レノファ山口FCは志垣良監督の2シーズン目。昨シーズンは着実にポイントを積み重ね、中盤にはプレーオフ圏内をほぼキープしていたが、終盤は失点がかさみ6連敗するなど失速、最終順位は11位に終わった。そして今シーズンはここまで札幌、磐田の降格組から2勝を挙げているが、それ以外は未勝利で19位と苦しい状態に陥っている。現在も3連敗中。今節、年1回開催されるセービング陸上競技場でのホームゲームを機に、まずは降格圏脱出の一歩にしたいところだろう。
山口にはモンテディオでプレーした選手が多数在籍している。現在、モンテディオから期限付き移籍中の有田稜、横山塁はコンスタントに試合に絡んでいるが、今節は契約上、出場はできない。メインは途中出場ながら、小林成豪はこの2人とともにコンスタントに出場中。喜岡佳太は開幕戦直後の負傷で離脱中、前節までベンチ入りがない。キム ボムヨンは今季初出場を果たした第8節・愛媛戦で退場処分となった。以降、メンバー外が続いたが、ここ3試合はベンチに戻ってきている。
今節の会場は、維新みらいふスタジアムではなく、セービング陸上競技場。グラウンドのコンディション的に、パス主体のチームにはやや不利と見られている。まずは自分たちの土俵に引き込みたいが、相手の土俵になったとしても、どの局面でも上回る気迫は必須だ。そのうえで渡邉監督は「ちょっと戦い方を変えざるを得ない状況が出てくる可能性があるので、そういったところに対する備えというものは持っておかなければいけないかなと感じています」と話す。

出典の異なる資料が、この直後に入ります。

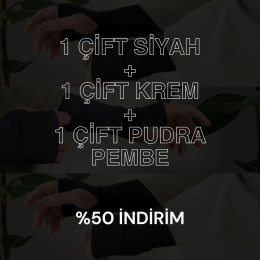 Siyah - Krem ve Pudra Pembe Kolluk (3 Çift)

あとは状況を見ながら、チームでイメージを共有しながら立ち向かうのみだ。
ポジション DF
身長 186cm
体重 83kg
生年月日 1995/7/18
出身地 福岡
前所属 アビスパ福岡
早稲田大学ア式蹴球部からモンテディオ山形に加入したのが2018年。この年はリーグ戦34試合に出場し、ルーキーイヤーから主力として活躍することになるが、開幕戦には出場していない。このほか開幕戦で先発しなかったのは、福岡に完全移籍していた22年のみ。多くのシーズンで開幕先発の座をつかみ取ってきた。
ただし、モンテディオに復帰して以降はシーズンを全うできない状況が続いている。復帰した23年には開幕戦で筋肉系のトラブルが発生。その後は復帰も果たしたが、終盤にも試合中に負傷し、復帰後はベンチに入ったもののピッチに立つことはなかった。昨シーズンはコンスタントに出場を続けていたが、第16節を最後に試合出場だけでなく、ベンチ入りも果たせなかった。診断結果は右腓骨筋腱断裂。長期離脱の間にチームは連勝街道を走るが、筋力トレーニングを中心にじっくりと戦える体を養成していった。

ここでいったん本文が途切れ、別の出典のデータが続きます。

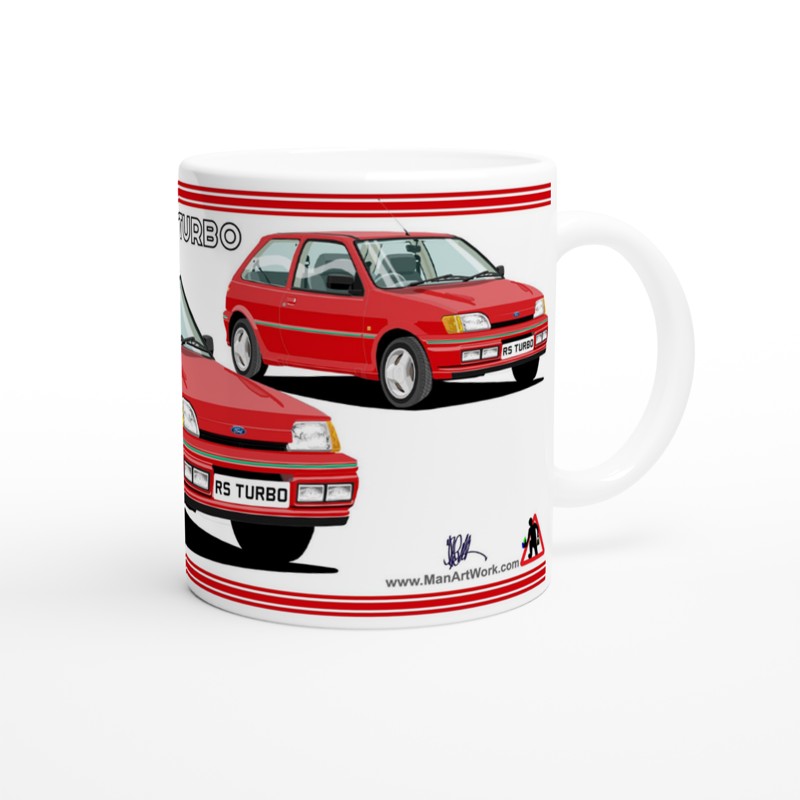 Ford Fiesta Mk3 RS Turbo in Red Art Mug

そして今シーズン、開幕戦に先発で出場したものの、その後は最終ラインの数を増やす締めの場面で短時間起用される役割を担っていた。しかし、チームはフォーメーション変更に着手したことで、新たなチャンスが巡ってきた。3バックとなった第12節・富山戦に先発復帰すると、連戦で大幅な入れ替えとなった翌節・札幌戦を除いて先発出場を続けている。
チームは攻撃で相手ゴール前にできるだけ多くの人数をかけようとするなか、センターバックの攻撃参加もその重要な要素となっている。3-0で勝利した第14節・大分戦では、序盤から終盤まで、ボールを内側・外側を何度も駆け上がった。

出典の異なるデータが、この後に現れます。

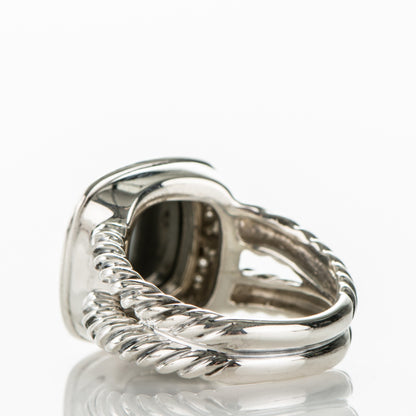 David Yurman Sterling Silver Diamond Hematite 11mm Albion Ring 52 6 3 of 5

前節・長崎戦では、3分の先制点につながるサイドチェンジが起点となった。4-4-2で構える相手の2トップ脇でボールを受けると、「スカウティングでサイドが空くという話があったので、立ち上がりは対角に蹴ろうと思っていたので、いいボールが蹴れてよかったかなと思います」
前節は最後の最後に失点したが、フォーメーション変更後は守備も安定し、複数失点も喫していない。この安定感の維持が今後の浮上へのカギになる。あとは熊本自身が大きな怪我に見舞われることなく、シーズンを全うするだけ。攻守にタフさが求められるポジションだが、見えないところで積み重ねた努力が、ここで生きてくる。